Preparing the data for disparity‐through‐time analysis
Estimating ancestral character states
For each dataset we estimated the ancestral character states at each node using the AncStatesEstMatrix function from the Claddis R package (Lloyd 2016; R Core Team 2017). This function uses the re‐rooting method (Yang et al. 1996; Garland & Ives 2000) to get Maximum Likelihood estimates of the ancestral states for each character at every node in the phylogeny (based on the rerootingMethod function in phytools; Revell 2012). Inapplicable and missing characters for any taxon were treated as ambiguous characters (i.e. any possible observed state for the character). To prevent poor ancestral state estimations from biasing our results, especially when a lot of error is associated with the estimations, we only included ancestral state estimations with a scaled Likelihood ≥ 0.95. Ancestral state estimations with scaled Likelihoods below this threshold were recoded as missing data (‘?’). This allowed our results to be less dependent on the quality (or the absence thereof) of the ancestral state estimations, especially in parts of the datasets where data were sparse.

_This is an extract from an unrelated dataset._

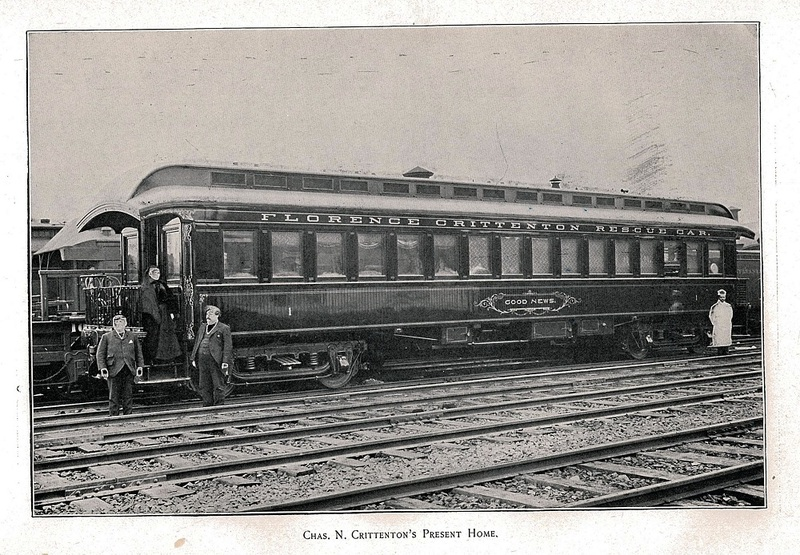 The Florence Crittenton Rescue Car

This approach is similar to Brusatte et al. (2011) but uses model‐based estimations (rather than parsimony) allowing us to control for ambiguous (i.e. poorly estimated) nodes.
Building morphospaces
To explore disparity‐through‐time in our datasets, we used a morphospace approach (e.g. Foote 1994, 1996; Wesley‐Hunt 2005; Brusatte et al. 2008b; Friedman 2010; Toljagić & Butler 2013; Hughes et al. 2013). Morphospaces can be obtained from any multidimensional morphological dataset but can differ in the data used (e.g. discrete or continuous), and whether they include phylogenetic data or not. Although empirical morphospaces from discrete or continuous data have been shown to have similar properties (Foth et al. 2012; Hetherington et al. 2015), our morphospaces are based on discrete morphological data (originally collected for phylogenetic analysis; cf. geometric morphometric data) and include some phylogenetic information (see above). Mathematically, our morphospaces are n dimensional objects that summarize the distances between discrete morphological characters of the taxa present and their ancestors.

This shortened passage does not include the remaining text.